--- SELECTED EXCERPT ---
Powers v. Town of Hampton

125 N.H. 273 | N.H. | 1984

Brock, J.

The plaintiffs, John B. and Georgia Powers, appeal from a decree of the Superior Court {Nadeau, J.) approving a Master’s {R. Peter Shapiro, Esq.) recommendation that the plaintiffs be denied injunctive relief against the town and that a town ordinance designating the entire width of Keefe Avenue in Hampton as a fire lane be ruled valid.

On appeal, the plaintiffs argue (1) that the ordinance is void because it was not enacted in compliance with the proper procedural requirements; (2) that the ordinance is unreasonable; and (3) that because the fire lane as enacted infringes upon property over which the plaintiffs allege they have acquired a prescriptive right, they are entitled to compensation. We hold that the ordinance is void because, as enacted, it unduly restricts the plaintiffs’ fundamental private property rights. We therefore reverse.

Since November 1962, the plaintiffs have owned the building located at 6 Keefe Avenue. Keefe Avenue is a private way, although the town does plow the street and provide rubbish collection. The avenue is twenty-four feet wide and approximately one hundred yards long. The first seventy yards of the roadway are paved, while the remaining thirty yards are a gravel-based dirt road, terminating at a large open gravel area utilized for parking approximately eighty-five vehicles.

The plaintiffs’ property is located on the north side of Keefe Avenue. Their deed grants them a fee interest to the center line of Keefe Avenue (12 feet), subject to the right of other abutters to pass and repass over the roadway for purposes of ingress and egress. The *275deeds of all owners of property located on the northerly and southerly sides of Keefe Avenue contain similar provisions.

The plaintiffs’ building consists of five guest units which they rent. Occupants of the guest units utilize six angle-in parking spaces located in front of the building. The plaintiffs concede that full-sized cars, when parked in these spaces, extend a few feet into the right-of-way of Keefe Avenue.

On July 12, 1982, a petition, signed by several residents and/or owners of property on Keefe Avenue, was filed with the Hampton Board of Selectmen. The plaintiffs did not sign this petition and testified that they were not aware of its existence until after it had been discussed at the selectmen’s meeting on July 19,1982. The petition expressed concern about allegedly haphazard parking on Keefe Avenue which results in partial blocking of the avenue “most of the time during the Tourist Season” and making it difficult, if not impossible, for emergency vehicles to enter and exit the avenue quickly and safely. The petition requested that Keefe Avenue, or at least part of it, be designated a fire lane.

This petition was first officially considered at a regularly scheduled meeting of the town’s board of selectmen on July 19, 1982. At that time, the Hampton Fire Chief testified that a fifteen-foot-wide fire lane down the middle of the avenue would be required to give fire trucks and firemen sufficient working space, whereupon the selectmen voted to put in a fifteen-foot-wide fire lane.
--- GIVEN MATERIAL ---
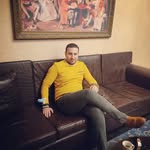 Alaa Khamis - @alaa.khamis.923 - Instagram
---
• PROBLEM
Please resume the court opinion on the Keefe Avenue fire lane, starting right after its final sentence.

• ANSWER BELOW
On August 16,1982, a public hearing, with respect to “changing the ordinance on Keefe Avenue,” was held at another regularly scheduled meeting of the board. At that meeting, the board voted to amend chapter 3, article 11 of the Hampton Town Ordinances, entitled “Fire Lanes,” to read “Keefe Avenue — total width of right-of-way.” Thus, the entire twenty-four-foot width was designated as a fire lane, which had the effect of prohibiting all parking on Keefe Avenue, including parking in the “angle-in” spaces in front of 6 Keefe Avenue.

The plaintiffs do not dispute the town’s ability to establish fire lanes on a private way, but rather argue that the town’s authority to do so derives from RSA 154:18 and that its failure to follow the notice provisions of this statute renders the ordinance void. RSA 154:18 states:

“The fire ward, engineer or fire chief may establish such regulations respecting the kindling, guarding, safe-keeping, prevention and extinguishment of fires, and for the removal of combustibles from any building or place, as he shall think expedient, which shall be signed by him and *276recorded by the town clerk and posted in 2 or more public places in the town 30 days before they shall take effect.”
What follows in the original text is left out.